What I did hear was shocking. Living entirely alone, cut off from the outside world, left to run wild on the family property. The only people they ever interacted with were their own family members.
“I’m not here to rehash the past,” he says curtly. “At least not that part.”
“So you don’t owe me any explanations, is that it?” I shouldn’t have expected that he would, but still, I’m pissed. After all this time, something would be nice.
But I suppose I have to keep in mind this isn’t the Tynan I remember. This man is a total stranger even if my body and emotions are reacting like he’s the old Tynan.
“I didn’t come back for the notebooks. I didn’t come back for my cut.” His mouth twists as he lists them off. “I didn’t come back for my sister. I didn’t come back to implicate Oscar. And I didn’t come back for explanations.”

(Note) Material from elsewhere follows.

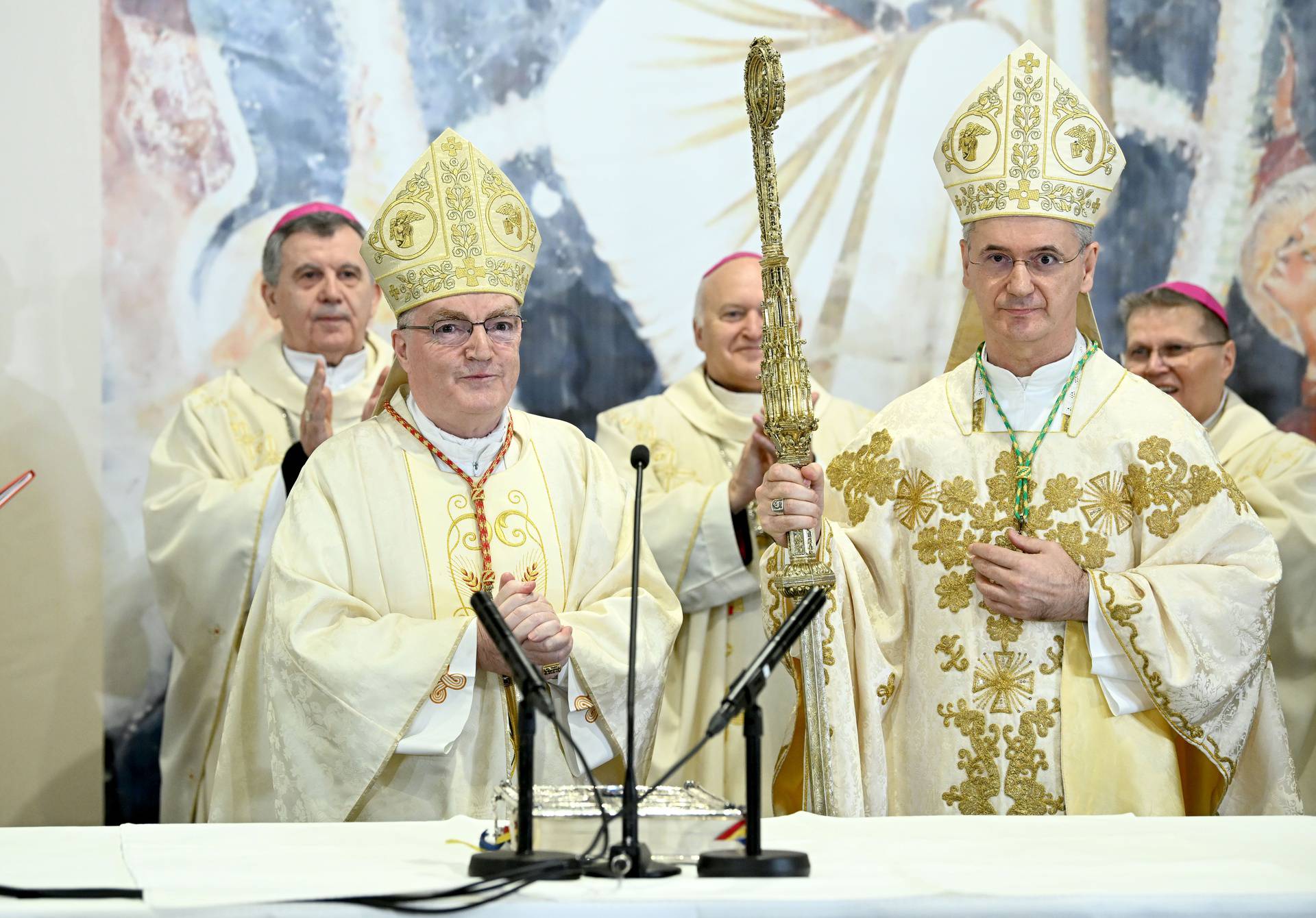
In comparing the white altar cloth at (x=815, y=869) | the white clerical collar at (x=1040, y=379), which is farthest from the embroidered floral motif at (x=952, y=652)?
the white altar cloth at (x=815, y=869)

That’s a very long list of negatives. A whole pile of things he doesn’t care about. I wet my lips, my heartbeat getting thready. There’s not much left for him to have come back for.
Not much except my dad’s last project. The one he explicitly said he wanted to go to me and my sister and us only. The one that Tynan has a pretty good claim to himself, based on the work he did on it.
“Then what did you come back for?” I brace myself, ready to not give anything away when he answers.
But like I wasn’t ready for him to appear in my living room, I’m not ready for his answer, which knocks me down to the soles of my feet.
He spreads his hands as if it’s so obvious. “I came back for you.”